The captain’s refusal to accept Spain’s help fueled suspicion about the financial and political motivations behind the migrant rescues


Italian authorities have seized a Spanish migrant rescue ship after a three-week standoff between the Italian government and the Spanish charity operating the vessel.

Interior Minister Matteo Salvini had refused to allow the Open Arms rescue ship, carrying more than 80 mostly African migrants, to dock in Italy. The refusal was in line with his crackdown on migrant smuggling that has effectively closed Italian ports to migrant rescue boats since June 2018.

Salvini has accused European non-governmental organizations (NGOs) of coordinating with people-smuggling mafias to pick up migrants off the coast of Libya and transport them to Italian ports. Italian officials have referred to the charity rescue boats as “Mediterranean taxis” for people-smugglers.

Sicilian prosecutor Luigi Patronaggio on August 20 ordered the Open Arms, anchored one kilometer off Italy’s southernmost island of Lampedusa, to dock in Sicily so that its passengers could disembark. He made the decision, in opposition to Salvini, after more than a dozen migrants jumped overboard and tried to swim to shore. Subsequent video footage showed that Open Arms staged the jumps to manipulate public opinion.

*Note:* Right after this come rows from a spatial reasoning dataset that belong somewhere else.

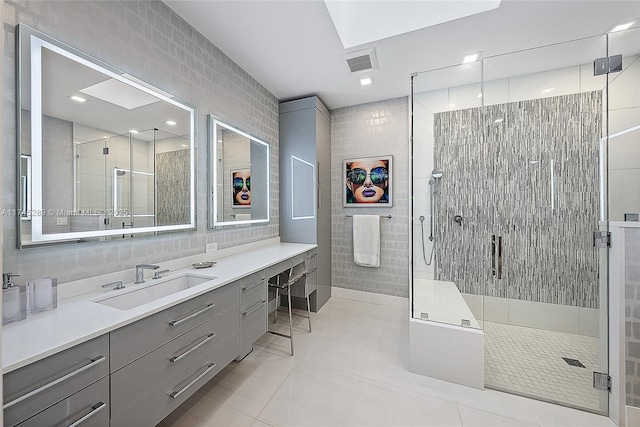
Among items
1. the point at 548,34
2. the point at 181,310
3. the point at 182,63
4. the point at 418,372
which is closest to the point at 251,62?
the point at 182,63

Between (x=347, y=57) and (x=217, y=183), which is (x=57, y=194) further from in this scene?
(x=347, y=57)

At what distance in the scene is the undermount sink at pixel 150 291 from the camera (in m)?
1.47

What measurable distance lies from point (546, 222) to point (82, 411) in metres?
3.05

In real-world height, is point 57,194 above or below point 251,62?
below

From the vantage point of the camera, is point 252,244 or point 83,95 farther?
point 252,244

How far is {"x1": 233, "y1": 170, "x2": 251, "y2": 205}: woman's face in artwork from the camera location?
8.50ft

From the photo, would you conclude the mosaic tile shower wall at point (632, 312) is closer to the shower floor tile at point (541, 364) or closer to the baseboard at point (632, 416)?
the baseboard at point (632, 416)

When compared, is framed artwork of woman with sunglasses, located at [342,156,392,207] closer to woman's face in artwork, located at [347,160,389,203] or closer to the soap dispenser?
woman's face in artwork, located at [347,160,389,203]

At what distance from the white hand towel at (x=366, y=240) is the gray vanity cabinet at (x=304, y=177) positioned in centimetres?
42

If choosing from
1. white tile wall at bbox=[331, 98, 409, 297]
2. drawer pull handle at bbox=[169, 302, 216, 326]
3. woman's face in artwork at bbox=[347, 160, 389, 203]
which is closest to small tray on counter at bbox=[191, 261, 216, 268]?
drawer pull handle at bbox=[169, 302, 216, 326]

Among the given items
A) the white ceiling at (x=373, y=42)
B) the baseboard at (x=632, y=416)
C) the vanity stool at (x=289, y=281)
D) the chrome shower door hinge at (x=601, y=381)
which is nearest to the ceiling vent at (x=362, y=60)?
the white ceiling at (x=373, y=42)

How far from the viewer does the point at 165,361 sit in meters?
1.31

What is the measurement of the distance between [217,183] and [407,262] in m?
2.46

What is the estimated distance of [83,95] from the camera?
1476 millimetres
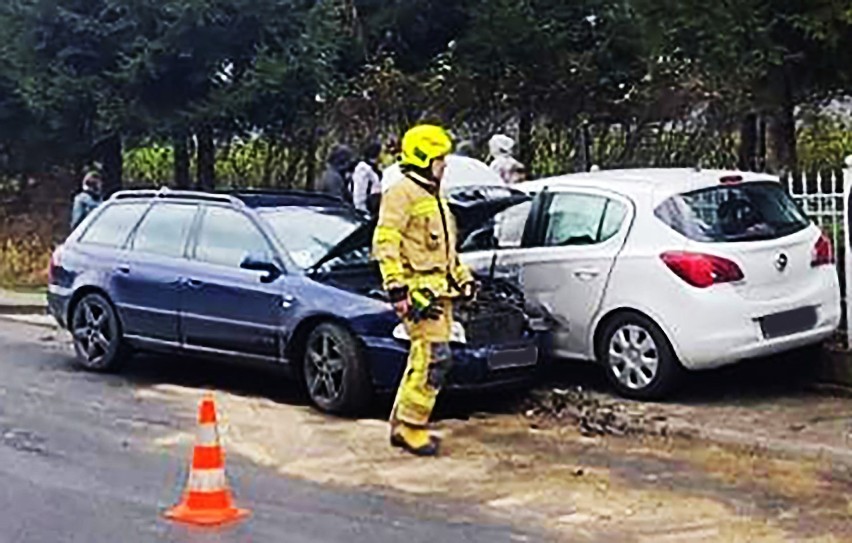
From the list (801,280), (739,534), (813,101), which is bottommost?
(739,534)

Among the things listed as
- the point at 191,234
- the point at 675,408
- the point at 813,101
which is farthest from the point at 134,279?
the point at 813,101

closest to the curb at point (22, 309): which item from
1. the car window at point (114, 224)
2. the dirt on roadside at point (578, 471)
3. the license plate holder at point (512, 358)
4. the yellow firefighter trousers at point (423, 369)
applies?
the car window at point (114, 224)

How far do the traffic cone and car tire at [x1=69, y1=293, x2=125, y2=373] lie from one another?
15.3 ft

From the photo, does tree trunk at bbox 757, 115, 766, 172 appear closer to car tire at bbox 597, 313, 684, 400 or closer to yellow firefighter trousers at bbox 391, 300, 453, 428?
car tire at bbox 597, 313, 684, 400

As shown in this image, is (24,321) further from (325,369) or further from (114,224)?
(325,369)

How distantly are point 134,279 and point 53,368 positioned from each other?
131cm

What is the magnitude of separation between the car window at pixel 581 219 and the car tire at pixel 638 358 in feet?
2.04

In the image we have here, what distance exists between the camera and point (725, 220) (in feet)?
35.2

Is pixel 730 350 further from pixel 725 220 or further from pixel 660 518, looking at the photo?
pixel 660 518

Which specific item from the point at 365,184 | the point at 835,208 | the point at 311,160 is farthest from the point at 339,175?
the point at 835,208

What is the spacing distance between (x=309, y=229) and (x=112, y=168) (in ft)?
38.9

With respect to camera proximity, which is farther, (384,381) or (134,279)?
(134,279)

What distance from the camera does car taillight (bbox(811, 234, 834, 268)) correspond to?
10.9 metres

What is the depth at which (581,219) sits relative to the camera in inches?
442
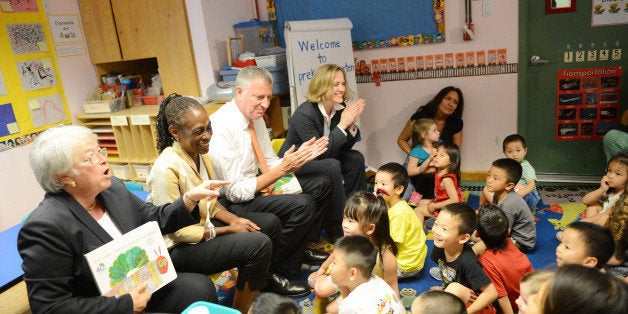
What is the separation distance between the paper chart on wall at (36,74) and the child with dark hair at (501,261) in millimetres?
3496

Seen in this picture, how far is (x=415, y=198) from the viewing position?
363 centimetres

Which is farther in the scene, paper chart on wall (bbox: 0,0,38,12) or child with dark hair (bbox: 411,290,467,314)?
paper chart on wall (bbox: 0,0,38,12)

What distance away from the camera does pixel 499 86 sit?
3.92 meters

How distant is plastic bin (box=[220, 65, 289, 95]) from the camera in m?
3.76

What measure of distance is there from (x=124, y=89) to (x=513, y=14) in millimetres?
3471

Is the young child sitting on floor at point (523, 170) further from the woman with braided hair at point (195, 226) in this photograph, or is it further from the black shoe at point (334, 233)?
the woman with braided hair at point (195, 226)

The Open Arms, operated by a Spanish NGO of the same name, had picked up 147 migrants off the coast of Libya on August 1. The Italian government allowed those in need of medical attention and all unaccompanied children to disembark on August 17. Five EU countries — Spain, France, Germany, Luxembourg and Portugal — agreed to take in the rest, although details of the understanding have yet to be finalized.

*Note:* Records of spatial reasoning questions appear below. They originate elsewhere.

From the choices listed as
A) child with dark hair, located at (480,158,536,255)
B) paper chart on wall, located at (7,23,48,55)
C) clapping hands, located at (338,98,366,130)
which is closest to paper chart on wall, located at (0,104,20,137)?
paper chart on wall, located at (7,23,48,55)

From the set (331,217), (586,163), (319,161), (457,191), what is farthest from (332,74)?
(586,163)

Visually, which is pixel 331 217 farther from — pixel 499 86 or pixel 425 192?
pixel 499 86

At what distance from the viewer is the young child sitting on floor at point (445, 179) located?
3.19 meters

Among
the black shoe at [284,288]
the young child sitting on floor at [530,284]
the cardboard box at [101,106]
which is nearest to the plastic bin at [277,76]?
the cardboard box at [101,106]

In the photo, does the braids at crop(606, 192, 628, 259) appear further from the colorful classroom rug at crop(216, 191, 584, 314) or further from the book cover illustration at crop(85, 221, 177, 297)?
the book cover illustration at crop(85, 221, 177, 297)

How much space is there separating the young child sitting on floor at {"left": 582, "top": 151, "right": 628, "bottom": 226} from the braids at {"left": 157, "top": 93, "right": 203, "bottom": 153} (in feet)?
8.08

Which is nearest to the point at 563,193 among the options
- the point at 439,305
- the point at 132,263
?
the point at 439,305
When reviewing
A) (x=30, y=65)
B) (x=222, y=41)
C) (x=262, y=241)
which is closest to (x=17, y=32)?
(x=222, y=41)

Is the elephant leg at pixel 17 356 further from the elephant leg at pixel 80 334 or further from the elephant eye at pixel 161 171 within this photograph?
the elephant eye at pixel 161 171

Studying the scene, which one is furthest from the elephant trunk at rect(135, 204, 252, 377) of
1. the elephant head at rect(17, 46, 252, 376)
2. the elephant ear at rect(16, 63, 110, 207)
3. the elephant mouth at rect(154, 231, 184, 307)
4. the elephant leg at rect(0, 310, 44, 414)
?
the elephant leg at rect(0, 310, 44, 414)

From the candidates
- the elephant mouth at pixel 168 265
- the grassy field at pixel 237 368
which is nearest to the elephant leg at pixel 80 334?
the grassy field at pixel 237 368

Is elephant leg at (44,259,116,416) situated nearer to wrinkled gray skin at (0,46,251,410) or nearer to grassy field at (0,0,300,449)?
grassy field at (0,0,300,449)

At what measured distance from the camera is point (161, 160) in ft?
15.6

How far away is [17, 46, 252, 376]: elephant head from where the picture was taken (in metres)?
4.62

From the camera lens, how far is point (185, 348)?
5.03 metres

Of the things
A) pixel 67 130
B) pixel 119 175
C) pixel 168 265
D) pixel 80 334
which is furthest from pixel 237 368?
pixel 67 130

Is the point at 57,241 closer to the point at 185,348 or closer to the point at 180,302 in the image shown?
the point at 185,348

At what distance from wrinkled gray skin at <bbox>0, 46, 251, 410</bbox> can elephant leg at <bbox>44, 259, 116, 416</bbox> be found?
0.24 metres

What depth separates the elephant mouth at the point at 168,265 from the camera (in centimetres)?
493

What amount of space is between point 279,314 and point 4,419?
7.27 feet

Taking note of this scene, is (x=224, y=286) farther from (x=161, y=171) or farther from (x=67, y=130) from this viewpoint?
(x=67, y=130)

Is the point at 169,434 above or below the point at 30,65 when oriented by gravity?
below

On August 18, the Spanish government announced that the Open Arms would be allowed to dock at the Spanish port of Algeciras in Cádiz, and at Mahón in Menorca in the Balearic Islands. The captain of the Open Arms, however, rejected the offer. He argued that it was “impossible” to attempt the four- to six-day journey given the conditions on board: “We cannot endanger the security and physical integrity of the migrants and crew. We need to dock now.”

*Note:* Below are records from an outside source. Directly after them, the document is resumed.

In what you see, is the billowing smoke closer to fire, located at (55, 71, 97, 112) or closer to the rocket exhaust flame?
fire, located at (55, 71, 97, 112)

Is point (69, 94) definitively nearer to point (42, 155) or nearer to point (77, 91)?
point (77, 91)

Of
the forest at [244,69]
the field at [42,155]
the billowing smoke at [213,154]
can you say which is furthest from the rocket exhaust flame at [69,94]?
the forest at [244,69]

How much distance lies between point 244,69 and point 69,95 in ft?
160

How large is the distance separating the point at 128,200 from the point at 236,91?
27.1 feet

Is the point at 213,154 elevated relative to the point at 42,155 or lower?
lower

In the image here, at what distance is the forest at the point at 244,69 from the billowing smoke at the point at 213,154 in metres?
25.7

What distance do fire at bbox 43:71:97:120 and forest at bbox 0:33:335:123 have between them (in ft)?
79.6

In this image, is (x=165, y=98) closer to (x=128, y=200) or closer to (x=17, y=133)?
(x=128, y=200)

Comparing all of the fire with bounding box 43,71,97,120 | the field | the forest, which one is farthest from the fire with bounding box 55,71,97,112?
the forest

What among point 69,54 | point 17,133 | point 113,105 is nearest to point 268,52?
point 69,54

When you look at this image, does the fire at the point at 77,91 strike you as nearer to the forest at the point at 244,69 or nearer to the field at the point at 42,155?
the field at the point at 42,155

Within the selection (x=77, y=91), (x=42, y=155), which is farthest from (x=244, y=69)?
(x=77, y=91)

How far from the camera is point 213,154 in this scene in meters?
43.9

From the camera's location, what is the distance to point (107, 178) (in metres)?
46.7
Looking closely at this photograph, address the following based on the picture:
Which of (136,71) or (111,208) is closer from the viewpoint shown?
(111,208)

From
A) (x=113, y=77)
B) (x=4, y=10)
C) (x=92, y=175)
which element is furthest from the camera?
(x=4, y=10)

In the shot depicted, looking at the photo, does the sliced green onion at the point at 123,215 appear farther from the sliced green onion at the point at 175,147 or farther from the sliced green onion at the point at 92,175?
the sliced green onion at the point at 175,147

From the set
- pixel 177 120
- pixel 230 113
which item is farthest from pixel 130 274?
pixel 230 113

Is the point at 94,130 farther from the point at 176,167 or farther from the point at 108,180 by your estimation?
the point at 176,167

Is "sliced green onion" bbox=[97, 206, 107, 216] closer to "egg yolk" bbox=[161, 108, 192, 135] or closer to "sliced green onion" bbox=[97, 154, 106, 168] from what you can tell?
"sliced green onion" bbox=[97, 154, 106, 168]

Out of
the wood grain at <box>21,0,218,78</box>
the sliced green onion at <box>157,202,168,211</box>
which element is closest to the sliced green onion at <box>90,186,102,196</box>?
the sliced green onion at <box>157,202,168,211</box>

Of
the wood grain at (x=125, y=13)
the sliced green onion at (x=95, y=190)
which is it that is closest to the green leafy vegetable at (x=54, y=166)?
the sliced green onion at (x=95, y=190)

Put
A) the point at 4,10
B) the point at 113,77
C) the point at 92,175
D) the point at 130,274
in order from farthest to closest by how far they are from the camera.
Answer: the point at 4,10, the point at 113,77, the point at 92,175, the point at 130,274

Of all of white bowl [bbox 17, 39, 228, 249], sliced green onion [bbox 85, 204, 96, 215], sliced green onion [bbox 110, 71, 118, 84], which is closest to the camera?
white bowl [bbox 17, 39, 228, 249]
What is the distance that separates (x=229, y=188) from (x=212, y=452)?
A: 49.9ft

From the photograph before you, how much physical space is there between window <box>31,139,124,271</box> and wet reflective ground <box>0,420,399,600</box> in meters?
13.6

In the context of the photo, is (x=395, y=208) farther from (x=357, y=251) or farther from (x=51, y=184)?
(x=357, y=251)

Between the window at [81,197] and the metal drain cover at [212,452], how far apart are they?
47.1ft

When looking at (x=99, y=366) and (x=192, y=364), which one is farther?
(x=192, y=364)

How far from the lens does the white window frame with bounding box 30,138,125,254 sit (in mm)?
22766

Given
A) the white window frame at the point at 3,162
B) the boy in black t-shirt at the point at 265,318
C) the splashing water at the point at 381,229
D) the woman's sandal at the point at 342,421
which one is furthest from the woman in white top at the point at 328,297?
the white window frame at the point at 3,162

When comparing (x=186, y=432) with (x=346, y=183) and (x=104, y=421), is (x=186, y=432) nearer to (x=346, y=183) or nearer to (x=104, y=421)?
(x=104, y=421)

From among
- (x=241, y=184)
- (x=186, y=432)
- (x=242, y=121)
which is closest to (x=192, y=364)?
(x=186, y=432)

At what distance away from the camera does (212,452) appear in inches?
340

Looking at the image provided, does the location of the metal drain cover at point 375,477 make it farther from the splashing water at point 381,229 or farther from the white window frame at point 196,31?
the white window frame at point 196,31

The captain’s refusal to accept Spain’s offer fueled suspicion about the financial and political motivations behind the migrant rescues — including efforts by Open Arms and other NGOs to promote open borders by discrediting Salvini’s hardline immigration policies.

“We are facing the umpteenth mockery of the Spanish Open Arms, which for days has been wandering around the Mediterranean for the sole purpose of gathering as many people as possible to bring them always and only to Italy,” Salvini tweeted. “In all this time they already could have gone back and forth to a Spanish port three times. These NGOs are only political. They are using the immigrants against our country. I will not give up.”